### WORK TO COMPLETE
Identify each line below that contains the string "distance" and copy it. Case counts.

### DATA FOR THIS EXERCISE
>> START

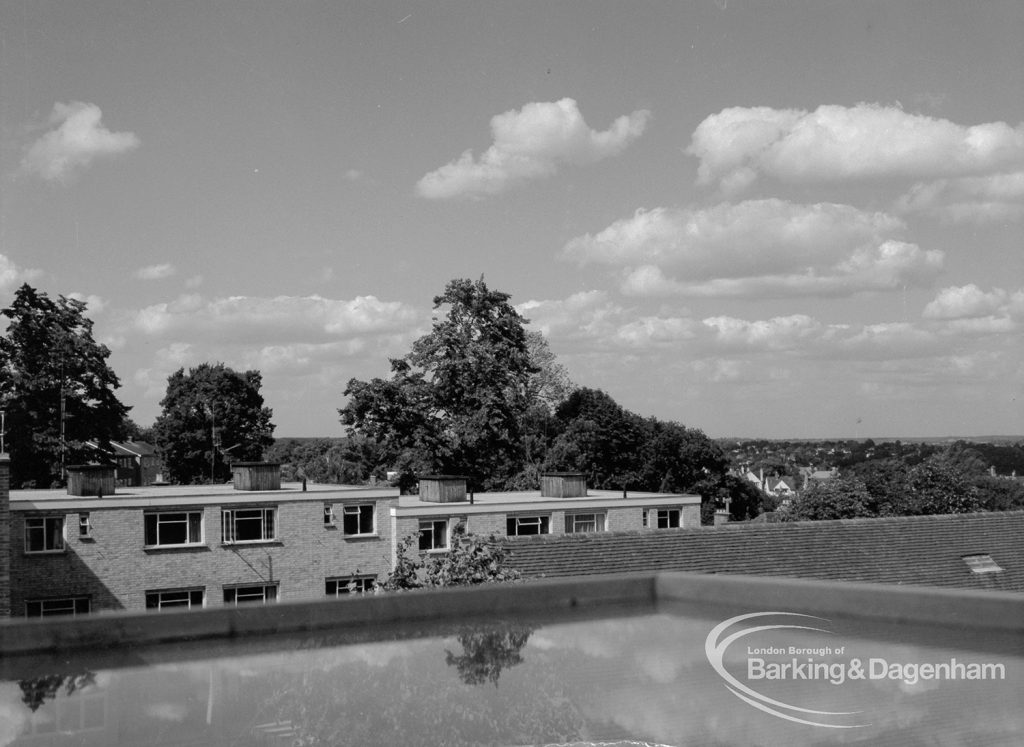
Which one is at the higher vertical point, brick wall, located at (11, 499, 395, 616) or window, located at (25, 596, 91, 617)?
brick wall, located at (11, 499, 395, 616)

>> END
>> START

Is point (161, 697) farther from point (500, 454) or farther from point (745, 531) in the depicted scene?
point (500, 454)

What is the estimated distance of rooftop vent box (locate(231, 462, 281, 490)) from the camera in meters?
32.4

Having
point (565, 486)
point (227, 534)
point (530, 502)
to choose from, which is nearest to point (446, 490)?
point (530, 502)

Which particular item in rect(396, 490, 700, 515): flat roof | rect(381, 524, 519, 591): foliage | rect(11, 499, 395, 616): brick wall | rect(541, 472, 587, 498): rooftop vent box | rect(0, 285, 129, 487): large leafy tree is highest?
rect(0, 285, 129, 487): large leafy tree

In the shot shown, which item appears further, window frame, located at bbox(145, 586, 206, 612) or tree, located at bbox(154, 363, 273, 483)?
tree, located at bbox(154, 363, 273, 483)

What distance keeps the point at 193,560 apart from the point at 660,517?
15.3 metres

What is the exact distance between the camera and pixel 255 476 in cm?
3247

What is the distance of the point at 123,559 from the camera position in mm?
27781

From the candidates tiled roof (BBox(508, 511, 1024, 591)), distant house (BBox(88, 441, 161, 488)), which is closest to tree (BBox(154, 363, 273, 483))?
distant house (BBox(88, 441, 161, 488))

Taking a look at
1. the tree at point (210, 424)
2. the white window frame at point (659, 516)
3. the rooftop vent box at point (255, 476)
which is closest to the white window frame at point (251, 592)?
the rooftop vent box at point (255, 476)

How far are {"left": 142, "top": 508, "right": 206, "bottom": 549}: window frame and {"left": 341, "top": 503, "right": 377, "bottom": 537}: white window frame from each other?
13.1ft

>> END

### TASK SOLUTION
What is the estimated distance of rooftop vent box (locate(231, 462, 281, 490)) from the camera in meters?
What distance keeps the point at 193,560 apart from the point at 660,517?
What is the exact distance between the camera and pixel 255 476 in cm?
What is the distance of the point at 123,559 from the camera position in mm?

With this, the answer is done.